QOS1: semaphore: released more than held

Question

QOS1: semaphore: released more than held

MattBrittan opened this issue 7 months ago · comments

Describe the bug

Encountered this on a node I'm using for testing; no more debugging info available. Currently don't have enough info to reproduce this.

panic: semaphore: released more than held

goroutine 48 [running]:
golang.org/x/sync/semaphore.(*Weighted).Release(0x19d4930, 0x1)
        golang.org/x/sync@v0.4.0/semaphore/semaphore.go:103 +0x174
github.com/eclipse/paho.golang/paho/session/state.(*State).PacketReceived(0x1848e00, 0x19a3e20, 0x1965140)
        github.com/eclipse/paho.golang@v0.12.1-0.20231019064150-27c89b5450f2/paho/session/state/state.go:493 +0x374
github.com/eclipse/paho.golang/paho.(*Client).incoming(0x18ae480)
        github.com/eclipse/paho.golang@v0.12.1-0.20231019064150-27c89b5450f2/paho/client.go:449 +0x444
github.com/eclipse/paho.golang/paho.(*Client).Connect.func4()
        github.com/eclipse/paho.golang@v0.12.1-0.20231019064150-27c89b5450f2/paho/client.go:313 +0xe0
created by github.com/eclipse/paho.golang/paho.(*Client)xc.Connect in goroutine 36
        github.com/eclipse/paho.golang@v0.12.1-0.20231019064150-27c89b5450f2/paho/client.go:310 +0xe88

It appears that the client received an unexpected Puback. As the semaphore code needs some work regardless I'm not going to dig deeper right now (will make some changes to how this works and add extra logging at the same time).

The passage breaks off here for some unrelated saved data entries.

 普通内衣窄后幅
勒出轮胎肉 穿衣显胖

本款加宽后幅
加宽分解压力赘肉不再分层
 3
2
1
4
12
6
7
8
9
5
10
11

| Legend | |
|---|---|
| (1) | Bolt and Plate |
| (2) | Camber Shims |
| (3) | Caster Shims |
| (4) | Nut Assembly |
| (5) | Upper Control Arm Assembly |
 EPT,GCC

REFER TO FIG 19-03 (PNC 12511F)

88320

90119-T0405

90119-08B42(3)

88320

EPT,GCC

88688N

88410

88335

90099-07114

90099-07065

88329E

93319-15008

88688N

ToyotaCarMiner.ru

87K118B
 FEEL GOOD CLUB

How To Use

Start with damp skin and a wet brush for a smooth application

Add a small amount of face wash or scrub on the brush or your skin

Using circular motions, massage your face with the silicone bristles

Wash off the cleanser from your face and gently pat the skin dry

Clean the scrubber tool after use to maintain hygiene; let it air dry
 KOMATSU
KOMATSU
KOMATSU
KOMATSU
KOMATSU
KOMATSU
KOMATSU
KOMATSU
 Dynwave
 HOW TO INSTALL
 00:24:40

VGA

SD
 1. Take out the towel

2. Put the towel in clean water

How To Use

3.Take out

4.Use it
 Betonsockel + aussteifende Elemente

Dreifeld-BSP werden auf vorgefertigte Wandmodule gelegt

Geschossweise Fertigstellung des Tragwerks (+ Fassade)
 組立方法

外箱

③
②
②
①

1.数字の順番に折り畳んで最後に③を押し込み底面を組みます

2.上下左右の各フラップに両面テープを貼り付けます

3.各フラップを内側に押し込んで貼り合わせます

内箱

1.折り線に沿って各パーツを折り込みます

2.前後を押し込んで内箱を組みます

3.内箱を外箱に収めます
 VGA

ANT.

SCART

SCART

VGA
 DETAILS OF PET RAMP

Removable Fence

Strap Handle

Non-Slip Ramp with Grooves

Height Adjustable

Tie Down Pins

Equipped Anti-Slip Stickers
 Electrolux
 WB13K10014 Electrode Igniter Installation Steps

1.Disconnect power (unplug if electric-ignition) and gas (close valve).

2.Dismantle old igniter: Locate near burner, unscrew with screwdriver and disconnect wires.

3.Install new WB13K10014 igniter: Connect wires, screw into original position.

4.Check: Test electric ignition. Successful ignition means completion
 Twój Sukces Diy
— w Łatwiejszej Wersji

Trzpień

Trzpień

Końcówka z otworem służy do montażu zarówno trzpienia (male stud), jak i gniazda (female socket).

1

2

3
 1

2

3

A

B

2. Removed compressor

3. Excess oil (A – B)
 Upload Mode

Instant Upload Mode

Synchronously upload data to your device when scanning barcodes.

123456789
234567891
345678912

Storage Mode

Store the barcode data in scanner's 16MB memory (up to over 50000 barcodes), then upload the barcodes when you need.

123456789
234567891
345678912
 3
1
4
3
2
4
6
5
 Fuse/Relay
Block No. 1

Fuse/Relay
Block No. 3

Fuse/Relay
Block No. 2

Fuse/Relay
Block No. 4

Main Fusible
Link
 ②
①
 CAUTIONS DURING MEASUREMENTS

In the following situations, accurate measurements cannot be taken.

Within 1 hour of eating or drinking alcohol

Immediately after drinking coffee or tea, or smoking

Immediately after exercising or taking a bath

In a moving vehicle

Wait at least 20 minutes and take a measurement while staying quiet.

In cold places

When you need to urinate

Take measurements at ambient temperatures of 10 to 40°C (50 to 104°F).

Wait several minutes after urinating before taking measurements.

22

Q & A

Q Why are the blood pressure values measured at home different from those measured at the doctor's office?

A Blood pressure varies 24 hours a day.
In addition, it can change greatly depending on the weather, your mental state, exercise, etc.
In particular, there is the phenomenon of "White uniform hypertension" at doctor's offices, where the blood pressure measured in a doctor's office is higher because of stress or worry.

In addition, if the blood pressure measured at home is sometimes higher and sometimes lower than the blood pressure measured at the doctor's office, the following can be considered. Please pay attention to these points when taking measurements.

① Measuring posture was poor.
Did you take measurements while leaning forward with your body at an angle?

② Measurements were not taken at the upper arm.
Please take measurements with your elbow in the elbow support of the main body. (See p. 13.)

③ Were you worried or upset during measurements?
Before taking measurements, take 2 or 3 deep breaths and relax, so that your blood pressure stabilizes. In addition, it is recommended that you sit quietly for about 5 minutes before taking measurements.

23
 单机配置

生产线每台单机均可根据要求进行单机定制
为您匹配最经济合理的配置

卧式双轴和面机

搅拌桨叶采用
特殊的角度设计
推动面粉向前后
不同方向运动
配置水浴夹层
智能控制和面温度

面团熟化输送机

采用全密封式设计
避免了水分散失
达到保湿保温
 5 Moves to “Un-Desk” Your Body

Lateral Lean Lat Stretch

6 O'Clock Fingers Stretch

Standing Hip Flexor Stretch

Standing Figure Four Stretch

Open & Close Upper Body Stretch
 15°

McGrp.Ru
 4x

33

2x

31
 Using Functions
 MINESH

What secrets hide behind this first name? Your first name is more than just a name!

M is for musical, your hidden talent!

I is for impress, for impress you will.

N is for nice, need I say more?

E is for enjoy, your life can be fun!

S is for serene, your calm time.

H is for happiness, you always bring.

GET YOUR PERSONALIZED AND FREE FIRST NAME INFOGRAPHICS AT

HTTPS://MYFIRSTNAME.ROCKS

relevant ClientConfig settings:

CleanStartOnInitialConnection: false,            // the default
SessionExpiryInterval:         1296000,          // 15 days

To reproduce

Started remote note, panic occurred almost immediately. This note publishes QOS1 messages; I'm guessing that the issue is that it received an unexpected ACK (currently the code releases the semaphore without checking that there is an entry in the session state map).

Upon restart the app ran normally (local session state was empty).

Expected behaviour

Does not panic! (initial change would be to log this)

Software used:

Server: Mosquitto 2.0.15
Client @master (v0.12.1-0.20231019064150-27c89b5450f2)

Matt Brittan · Answer 1 · Wed Nov 01 2023 09:55:42 GMT+0800 (China Standard Time)

Looking into this further we need to move away from using golang.org/x/sync/semaphore to control the number of inflight messages. This is because the spec states:

The send quota is not incremented if it is already equal to the initial send quota. The attempt to increment above
the initial send quota might be caused by the re-transmission of a PUBREL packet after a new Network Connection is
established.

If this happens with a semaphore then we get the panic seen in my issue (note: I am not saying this was the cause of that particular panic; just that it's possible). I am am raising a change to implement this (should prevent this crash and hopefully provide insight into the cause).

Matt Brittan · Answer 2 · Sun Nov 19 2023 08:26:11 GMT+0800 (China Standard Time)

Closing this because the fix will prevent it recurring and represents a fairly major change (meaning the issue as reported no longer exists).